▶ **Text**:
▽

Beha'alotcha - Fit For Life

by Rebbetzin Malkah

At least once or twice within our lifetimes, many of us will decide to try the cure-all diet that will fix the body's slowing metabolism.  Sometimes we even become vegetarian, vegan, or lacto-pesco-ovo.  Certain that this diet will be the solution, we suffer, starve, cut down portions, binge and sacrifice - all in the hope of finding the hidden person underneath all those cushy layers.  But what are we really searching for buried under those extra pounds?  Are we searching to relive the youth we had, the inexperience, days of uncertainty as to where our future would place us?  Are we longing to regain a slimmer body that reminds us of what it is to be carefree or less responsible, now that responsibility greets us every morning with no let up?  In this week's parasha, we find the Children of Israel begging for a diet change - one that is merely a guise for returning to something familiar, far away and forbidden.  However, they quickly learn that their desire to change their current food plan does not match the soul diet of Hashem; the regime they need to follow has little to do with their palates or ways of the past.  Their gluttonous cravings for meat are but a cover for their inability to forget their unchecked and blithe ways of old.  As we look at the menu this week, we need to be ever mindful of the effect our own appetites have on our spiritual growth.

Please, Sir, Can I Have Some More?

Anyone who has ever traveled with small children knows that at some point, despite how often you feed them or bribe them with ice cream, the dreaded question must be heard:  are we there yet?  As the Children of Israel progress through the desert on their perfect diet of manna, their minds wander back to the cucumbers, melons, leeks, onions, and garlic of Egypt.  Though they don't realize that the salt of this food was the slavery they endured, they somehow conjure in their minds that it must be better than the personal growth and responsibility that they are currently experiencing.

"The rabble that was among them cultivated a craving, and the Children of Israel also wept once more, and said, "Who will feed us meat? We remember the fish that we ate in Egypt free of charge; the cucumbers, melons, leeks, onions, and garlic.  But now, our life is parched, there is nothing; we have nothing to anticipate but the manna!"  Bamidbar 11:4-6

As slaves, they received nothing free of charge.  They submitted tirelessly and in return were fed so they could work again. The implications are clear however:  beyond their slave labor, they were not required to submit anything else in order to receive food.  When the food that they needed fell daily from the heavens in the desert, what cause did they have to be dissatisfied?  The text spells it out clearly.  Each day, the only anticipation they had was the manna, or the spiritual refining that Hashem had in store for them on a daily basis.  The days of carefree dining were replaced by a table set with manna, new mitzvot, responsibilities and awakenings. For a people so entrenched in slavery, this was simply terrifying.   This cry rooted from something much deeper within, a selfishness.  They wanted unconditional meat.  The slave mentality was the only one which they possessed and the Divine was trying to shake them of this identity.  A kingdom of priests would have to operate on a whole new paradigm and that seemed very uncomfortable.

△

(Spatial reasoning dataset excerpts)
▽

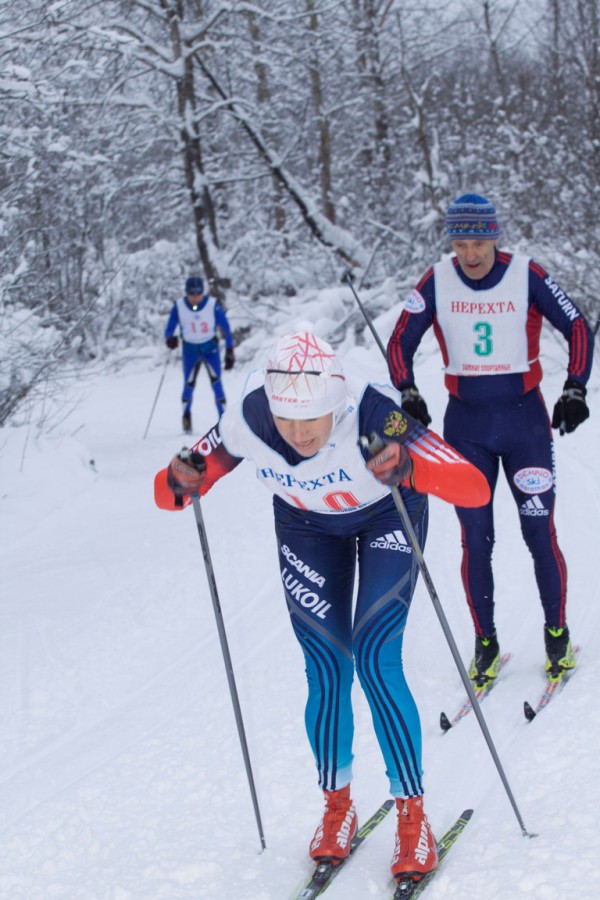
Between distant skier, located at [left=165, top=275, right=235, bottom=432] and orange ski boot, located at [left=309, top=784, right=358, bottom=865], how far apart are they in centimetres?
910

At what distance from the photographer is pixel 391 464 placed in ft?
9.16

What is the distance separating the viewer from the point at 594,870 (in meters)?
2.87

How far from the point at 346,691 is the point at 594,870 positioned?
93cm

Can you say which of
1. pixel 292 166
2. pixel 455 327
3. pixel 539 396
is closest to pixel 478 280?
pixel 455 327

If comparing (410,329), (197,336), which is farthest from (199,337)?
(410,329)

△

▶ **Written exercise**: Copy the passage of the Beha'alotcha essay word for word, starting at the words "Anyone who has" and stopping after "are currently experiencing.".

▶ **Written solution**:
Anyone who has ever traveled with small children knows that at some point, despite how often you feed them or bribe them with ice cream, the dreaded question must be heard:  are we there yet?  As the Children of Israel progress through the desert on their perfect diet of manna, their minds wander back to the cucumbers, melons, leeks, onions, and garlic of Egypt.  Though they don't realize that the salt of this food was the slavery they endured, they somehow conjure in their minds that it must be better than the personal growth and responsibility that they are currently experiencing.